-- Text under study follows --
PyTorch

2.10.0 verified Tue May 12 auth: no python install: stale quickstart: stale

Deep learning framework with GPU-accelerated tensor operations. Current version is 2.10.0 (Jan 2026). Install command varies by CUDA version — plain pip install torch gives CPU-only build. torch.load weights_only default changed to True in 2.6, breaking thousands of existing checkpoints. TorchScript deprecated in 2.10.

pip install torch

Common errors

error torch.cuda.is_available() returns False ↓

cause The default `pip install torch` command installs the CPU-only version of PyTorch, even if a CUDA-enabled GPU is present.

fix

Install the correct CUDA-enabled version of PyTorch by following the instructions on the official PyTorch website (e.g., pip install torch torchvision torchaudio --index-url https://download.pytorch.org/whl/cu118 for CUDA 11.8).

error RuntimeError: CUDA out of memory. Tried to allocate X MiB (GPU Y; Z GiB total capacity; W GiB already allocated; V MiB free; U GiB reserved in total by PyTorch) ↓

cause The model, batch size, or intermediate tensors require more GPU memory than is available on the device.

fix

Reduce the batch size, decrease model complexity, free up unused tensors explicitly using del and torch.cuda.empty_cache(), or switch to a GPU with more memory.

error RuntimeError: Attempting to deserialize object on a CUDA device but torch.cuda.is_available() is False. If you are running on a CPU-only machine, please use torch.load(..., map_location='cpu') to load the tensor to CPU. ↓

cause You are trying to load a PyTorch model or tensor that was saved while on a CUDA-enabled device, into an environment where CUDA is not available or detected.

fix

When loading, explicitly map the tensors to the CPU using torch.load(path, map_location='cpu').
-- Text under study concluded --
-- Data shown follows --
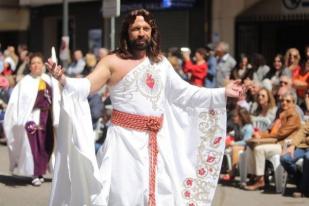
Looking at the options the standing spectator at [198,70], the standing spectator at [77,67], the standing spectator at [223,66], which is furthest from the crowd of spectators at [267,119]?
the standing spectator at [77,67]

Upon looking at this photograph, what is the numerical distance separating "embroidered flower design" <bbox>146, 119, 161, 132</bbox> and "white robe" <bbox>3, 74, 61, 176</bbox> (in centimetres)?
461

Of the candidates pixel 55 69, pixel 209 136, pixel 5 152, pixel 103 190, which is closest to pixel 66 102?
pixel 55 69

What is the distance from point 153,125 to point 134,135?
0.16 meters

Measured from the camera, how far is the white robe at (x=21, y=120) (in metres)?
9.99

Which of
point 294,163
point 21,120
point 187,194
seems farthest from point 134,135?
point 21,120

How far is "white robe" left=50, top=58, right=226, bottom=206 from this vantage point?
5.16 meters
-- Data shown concluded --
-- Data shown follows --
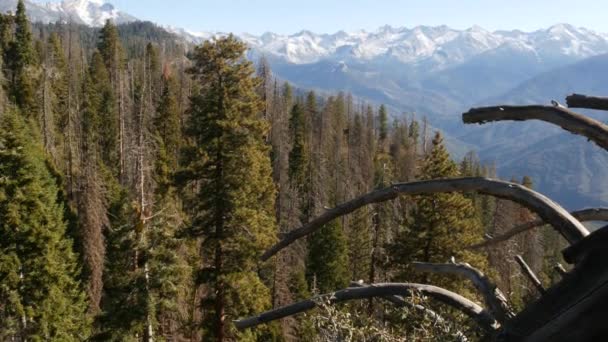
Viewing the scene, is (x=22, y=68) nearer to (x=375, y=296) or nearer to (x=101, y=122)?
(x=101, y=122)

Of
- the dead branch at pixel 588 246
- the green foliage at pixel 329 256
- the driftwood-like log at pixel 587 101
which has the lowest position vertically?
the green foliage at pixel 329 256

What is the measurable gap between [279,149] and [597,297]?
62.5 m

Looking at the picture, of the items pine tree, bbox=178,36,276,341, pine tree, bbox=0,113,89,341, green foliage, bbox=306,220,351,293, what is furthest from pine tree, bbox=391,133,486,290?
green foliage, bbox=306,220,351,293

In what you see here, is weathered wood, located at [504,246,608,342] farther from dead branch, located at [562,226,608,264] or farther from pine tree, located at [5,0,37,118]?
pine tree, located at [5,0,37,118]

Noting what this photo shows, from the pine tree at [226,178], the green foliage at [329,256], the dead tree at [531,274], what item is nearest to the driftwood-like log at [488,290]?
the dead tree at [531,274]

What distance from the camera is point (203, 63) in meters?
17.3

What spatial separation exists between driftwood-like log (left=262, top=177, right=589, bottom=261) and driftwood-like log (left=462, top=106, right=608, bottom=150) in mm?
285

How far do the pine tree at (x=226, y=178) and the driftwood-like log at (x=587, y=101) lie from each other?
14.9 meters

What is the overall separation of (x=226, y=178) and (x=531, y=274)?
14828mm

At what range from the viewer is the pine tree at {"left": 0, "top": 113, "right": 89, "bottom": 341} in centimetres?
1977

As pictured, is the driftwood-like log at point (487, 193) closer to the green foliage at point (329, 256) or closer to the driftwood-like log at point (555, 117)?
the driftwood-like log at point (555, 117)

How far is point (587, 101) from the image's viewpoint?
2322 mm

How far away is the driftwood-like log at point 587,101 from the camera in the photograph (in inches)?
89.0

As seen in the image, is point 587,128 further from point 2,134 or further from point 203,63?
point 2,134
-- Data shown concluded --
-- Data shown follows --
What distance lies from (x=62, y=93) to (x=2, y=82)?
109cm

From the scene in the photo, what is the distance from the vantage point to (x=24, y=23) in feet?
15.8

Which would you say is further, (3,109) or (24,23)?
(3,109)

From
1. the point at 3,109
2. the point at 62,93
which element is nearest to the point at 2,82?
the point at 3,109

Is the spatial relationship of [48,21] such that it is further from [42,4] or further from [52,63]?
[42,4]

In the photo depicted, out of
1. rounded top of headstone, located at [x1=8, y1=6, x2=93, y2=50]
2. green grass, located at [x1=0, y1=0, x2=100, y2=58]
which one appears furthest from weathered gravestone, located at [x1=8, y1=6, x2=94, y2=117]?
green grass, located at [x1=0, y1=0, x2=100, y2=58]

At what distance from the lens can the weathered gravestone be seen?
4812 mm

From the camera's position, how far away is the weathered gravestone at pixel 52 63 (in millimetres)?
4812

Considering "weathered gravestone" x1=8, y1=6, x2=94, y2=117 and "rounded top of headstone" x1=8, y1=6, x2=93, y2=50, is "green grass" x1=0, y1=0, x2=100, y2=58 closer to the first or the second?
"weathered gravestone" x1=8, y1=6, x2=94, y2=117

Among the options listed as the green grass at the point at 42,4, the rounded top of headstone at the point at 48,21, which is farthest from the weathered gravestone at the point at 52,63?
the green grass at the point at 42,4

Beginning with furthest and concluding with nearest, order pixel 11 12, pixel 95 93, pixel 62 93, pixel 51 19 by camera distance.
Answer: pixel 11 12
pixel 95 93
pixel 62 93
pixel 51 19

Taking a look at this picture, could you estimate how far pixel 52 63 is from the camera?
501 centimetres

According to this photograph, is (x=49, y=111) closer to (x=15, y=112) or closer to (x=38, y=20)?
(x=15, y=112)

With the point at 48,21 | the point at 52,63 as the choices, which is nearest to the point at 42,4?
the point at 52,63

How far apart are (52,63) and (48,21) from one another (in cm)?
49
-- Data shown concluded --
§ **Description of the task**
Write out the PyTorch text in full, word for word. This data was taken from a different source than the PyTorch text.

§ **Task solution**
PyTorch

2.10.0 verified Tue May 12 auth: no python install: stale quickstart: stale

Deep learning framework with GPU-accelerated tensor operations. Current version is 2.10.0 (Jan 2026). Install command varies by CUDA version — plain pip install torch gives CPU-only build. torch.load weights_only default changed to True in 2.6, breaking thousands of existing checkpoints. TorchScript deprecated in 2.10.

pip install torch

Common errors

error torch.cuda.is_available() returns False ↓

cause The default `pip install torch` command installs the CPU-only version of PyTorch, even if a CUDA-enabled GPU is present.

fix

Install the correct CUDA-enabled version of PyTorch by following the instructions on the official PyTorch website (e.g., pip install torch torchvision torchaudio --index-url https://download.pytorch.org/whl/cu118 for CUDA 11.8).

error RuntimeError: CUDA out of memory. Tried to allocate X MiB (GPU Y; Z GiB total capacity; W GiB already allocated; V MiB free; U GiB reserved in total by PyTorch) ↓

cause The model, batch size, or intermediate tensors require more GPU memory than is available on the device.

fix

Reduce the batch size, decrease model complexity, free up unused tensors explicitly using del and torch.cuda.empty_cache(), or switch to a GPU with more memory.

error RuntimeError: Attempting to deserialize object on a CUDA device but torch.cuda.is_available() is False. If you are running on a CPU-only machine, please use torch.load(..., map_location='cpu') to load the tensor to CPU. ↓

cause You are trying to load a PyTorch model or tensor that was saved while on a CUDA-enabled device, into an environment where CUDA is not available or detected.

fix

When loading, explicitly map the tensors to the CPU using torch.load(path, map_location='cpu').